The character are low, mostly drunks, addicts, and users. The setting is the west, Seattle or Tuscon. A lot of the tales begin, and end, at the Vine, a dive bar downtown.
In the story Work, two friends earn their drinking money by pulling the copper wire out of an abandoned house; not a burglary, one points out, but a salvage job. They watch in amazement from the attic as a woman skis by,nude,her red-hair streaming behind her. It may be a dream, one character suspects, but its turning out to be one of the best days of his life.
In another story, a young man hides in the bushes to spy on a young house wife as she showers. He admits how low this is, but he expect to go lower. He returns every day of the summer, hoping to catch the woman and her husband in the act. He sees something entirely different.
Emergency is my favorite of the collection. A man walks into the hospital with a knife in his eye socket,lodged there by his wife. An orderly, stoned after indiscriminately sampling the hospital's pharamcopia,casually removes the knife while the frantic surgeons are still scrubbing. Driving around later with a friend, they run over a pregnant rabbit. "We killed the mother, but saved the babies," one rejoices. They get lost in a snow storm, and find themselves at an empty drive-in, the speakers all squawking.

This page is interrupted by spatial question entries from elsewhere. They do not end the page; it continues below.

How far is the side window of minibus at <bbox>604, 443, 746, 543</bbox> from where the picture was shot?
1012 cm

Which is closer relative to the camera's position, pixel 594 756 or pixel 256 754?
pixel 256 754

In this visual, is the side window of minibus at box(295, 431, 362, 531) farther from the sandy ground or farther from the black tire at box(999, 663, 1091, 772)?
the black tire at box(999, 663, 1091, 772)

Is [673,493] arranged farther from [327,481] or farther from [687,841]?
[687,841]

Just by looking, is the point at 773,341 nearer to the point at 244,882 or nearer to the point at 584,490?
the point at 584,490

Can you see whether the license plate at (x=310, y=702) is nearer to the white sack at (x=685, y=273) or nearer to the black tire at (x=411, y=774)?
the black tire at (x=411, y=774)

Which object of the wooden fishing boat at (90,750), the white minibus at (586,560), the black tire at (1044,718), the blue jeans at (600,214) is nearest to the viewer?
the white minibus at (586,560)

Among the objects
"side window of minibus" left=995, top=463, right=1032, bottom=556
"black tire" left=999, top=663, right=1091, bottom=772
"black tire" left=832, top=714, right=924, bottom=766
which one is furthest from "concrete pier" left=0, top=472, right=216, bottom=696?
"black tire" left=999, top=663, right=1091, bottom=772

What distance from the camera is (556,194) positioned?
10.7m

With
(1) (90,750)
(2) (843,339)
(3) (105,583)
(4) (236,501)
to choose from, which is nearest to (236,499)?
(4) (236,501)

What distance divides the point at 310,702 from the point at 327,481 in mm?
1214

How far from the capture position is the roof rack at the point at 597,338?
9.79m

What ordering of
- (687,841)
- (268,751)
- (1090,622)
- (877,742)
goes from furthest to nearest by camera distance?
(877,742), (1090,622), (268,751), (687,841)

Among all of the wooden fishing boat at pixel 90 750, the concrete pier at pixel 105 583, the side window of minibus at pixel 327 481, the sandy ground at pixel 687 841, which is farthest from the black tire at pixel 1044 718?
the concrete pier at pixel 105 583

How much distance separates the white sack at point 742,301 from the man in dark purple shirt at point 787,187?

Not all the stories are this grim or bleak. And even at their blackest, they are funny. Mostly they are visionary, and beautiful. But its a dilated vision, over real and harsh. If "Leaving Las Vegas" left you cold, so will this collection.
Reading Johnson feels like a visit to an acupunturist; he chooses his words precisely, like needles, to stir dead feelings and revive your imagination.